• TASK REQUIREMENTS
Return word for word every line from the one containing "Which among these" down through the end of the items, including both, but leave out the pictures.

• THE RECORDS
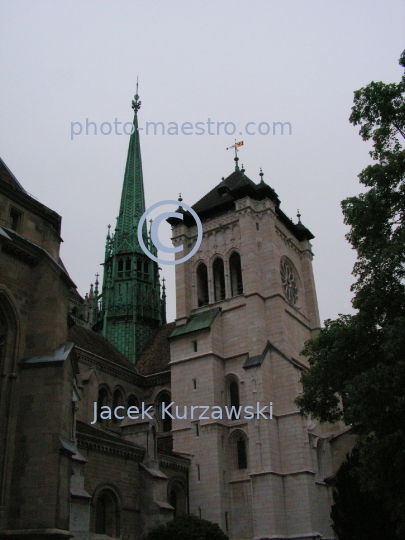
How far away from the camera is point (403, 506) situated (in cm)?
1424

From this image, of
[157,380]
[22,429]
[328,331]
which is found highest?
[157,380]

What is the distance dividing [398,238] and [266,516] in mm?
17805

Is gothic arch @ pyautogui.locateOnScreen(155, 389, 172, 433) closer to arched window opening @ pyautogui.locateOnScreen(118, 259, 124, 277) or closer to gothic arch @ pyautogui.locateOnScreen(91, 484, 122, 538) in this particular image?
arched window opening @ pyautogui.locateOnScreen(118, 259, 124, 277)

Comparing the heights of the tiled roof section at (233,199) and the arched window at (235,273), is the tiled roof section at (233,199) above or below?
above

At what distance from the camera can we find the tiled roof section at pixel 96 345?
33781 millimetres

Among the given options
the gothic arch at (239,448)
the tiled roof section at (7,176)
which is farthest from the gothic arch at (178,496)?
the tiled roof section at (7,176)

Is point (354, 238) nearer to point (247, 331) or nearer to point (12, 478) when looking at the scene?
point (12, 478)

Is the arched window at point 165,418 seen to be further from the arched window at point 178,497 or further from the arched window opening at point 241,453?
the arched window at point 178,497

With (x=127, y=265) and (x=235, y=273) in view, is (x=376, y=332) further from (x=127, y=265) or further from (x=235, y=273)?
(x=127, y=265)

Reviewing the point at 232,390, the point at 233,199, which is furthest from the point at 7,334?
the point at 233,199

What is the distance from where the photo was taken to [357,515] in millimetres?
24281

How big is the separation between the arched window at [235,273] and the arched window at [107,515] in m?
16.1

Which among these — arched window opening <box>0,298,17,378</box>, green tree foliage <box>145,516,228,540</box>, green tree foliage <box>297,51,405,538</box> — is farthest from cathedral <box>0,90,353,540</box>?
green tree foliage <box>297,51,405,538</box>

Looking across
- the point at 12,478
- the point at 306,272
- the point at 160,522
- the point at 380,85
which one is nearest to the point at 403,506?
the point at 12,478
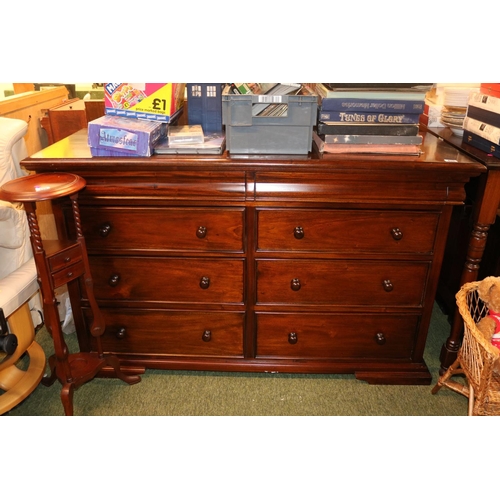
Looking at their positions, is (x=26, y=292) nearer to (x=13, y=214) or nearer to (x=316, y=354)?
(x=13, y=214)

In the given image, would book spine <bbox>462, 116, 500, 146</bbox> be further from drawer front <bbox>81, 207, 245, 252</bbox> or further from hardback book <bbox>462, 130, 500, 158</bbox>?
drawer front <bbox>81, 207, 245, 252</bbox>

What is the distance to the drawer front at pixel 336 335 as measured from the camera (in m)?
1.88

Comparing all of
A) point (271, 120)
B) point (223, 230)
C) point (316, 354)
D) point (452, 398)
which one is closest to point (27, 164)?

• TASK RESPONSE
Which among these — arched window opening <box>0,298,17,378</box>, green tree foliage <box>145,516,228,540</box>, green tree foliage <box>297,51,405,538</box> — is farthest from cathedral <box>0,90,353,540</box>?
green tree foliage <box>297,51,405,538</box>

Looking across
- the point at 12,478
- the point at 306,272
- the point at 160,522
- the point at 380,85
which one is nearest to the point at 403,506?
the point at 12,478
Looking at their positions, is (x=26, y=292) nearer to (x=13, y=214) or nearer to (x=316, y=354)?
(x=13, y=214)

In the given image, would book spine <bbox>462, 116, 500, 146</bbox> be further from drawer front <bbox>81, 207, 245, 252</bbox> or further from hardback book <bbox>462, 130, 500, 158</bbox>?
drawer front <bbox>81, 207, 245, 252</bbox>

What is the distance to the drawer front at pixel 336 335 as measured from the camera (in m)?
1.88

Comparing all of
A) point (271, 120)
B) point (223, 230)
C) point (316, 354)
D) point (452, 398)
which one is closest to point (27, 164)?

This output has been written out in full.